Excerpts from a dataset

........

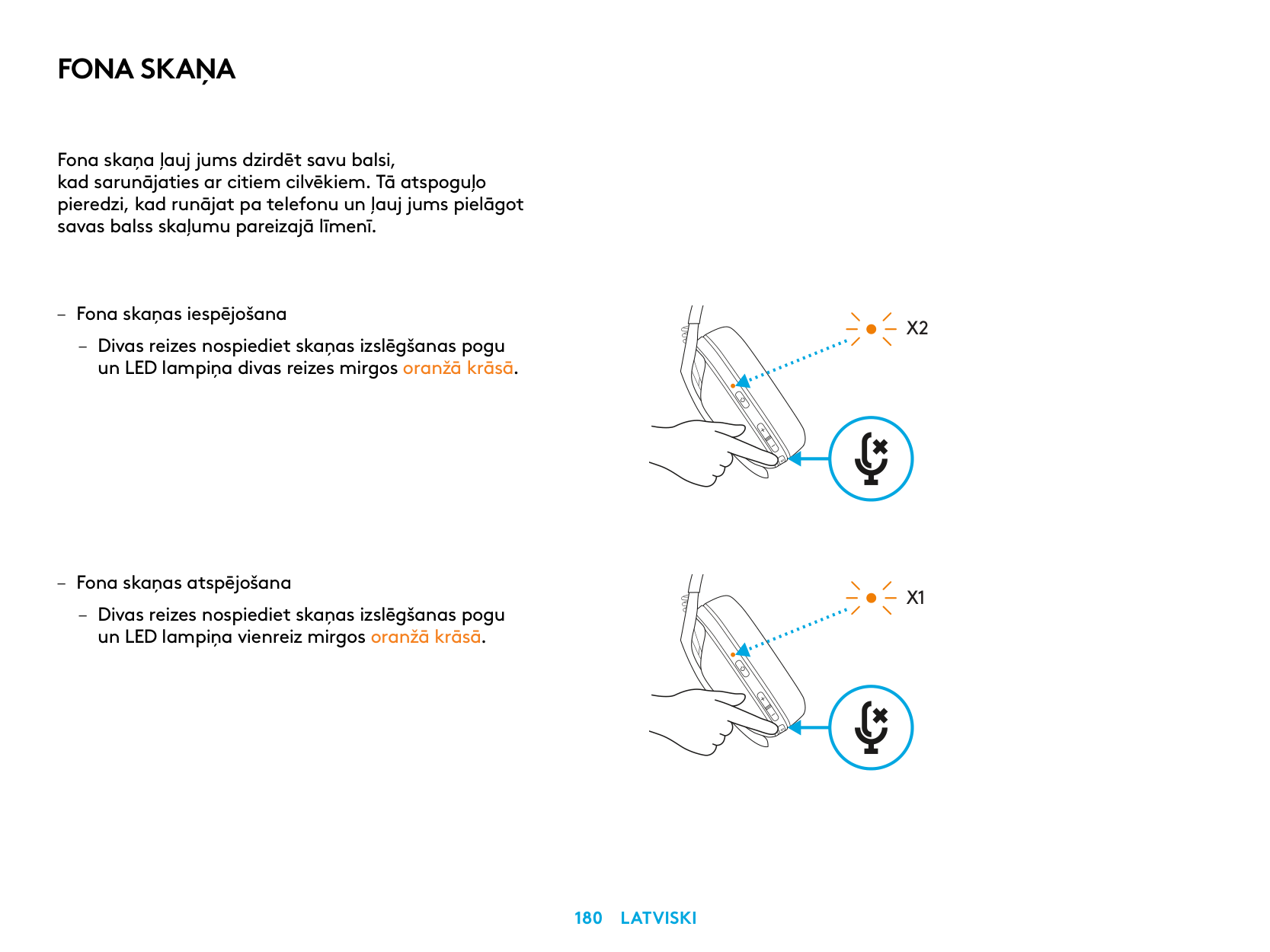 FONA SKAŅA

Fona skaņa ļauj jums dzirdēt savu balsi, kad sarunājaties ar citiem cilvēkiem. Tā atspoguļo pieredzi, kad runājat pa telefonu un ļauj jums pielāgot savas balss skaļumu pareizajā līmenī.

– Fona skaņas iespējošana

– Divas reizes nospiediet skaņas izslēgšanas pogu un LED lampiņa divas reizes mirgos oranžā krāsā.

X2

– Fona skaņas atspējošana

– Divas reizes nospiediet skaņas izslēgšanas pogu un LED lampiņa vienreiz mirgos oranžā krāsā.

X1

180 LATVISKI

........

◆ **About this task**
Write out only what runs from the line holding "Fona skaņas iespējošana" through the last line of the records, exactly as shown.

◆ **Solution**
– Fona skaņas iespējošana

– Divas reizes nospiediet skaņas izslēgšanas pogu un LED lampiņa divas reizes mirgos oranžā krāsā.

X2

– Fona skaņas atspējošana

– Divas reizes nospiediet skaņas izslēgšanas pogu un LED lampiņa vienreiz mirgos oranžā krāsā.

X1

180 LATVISKI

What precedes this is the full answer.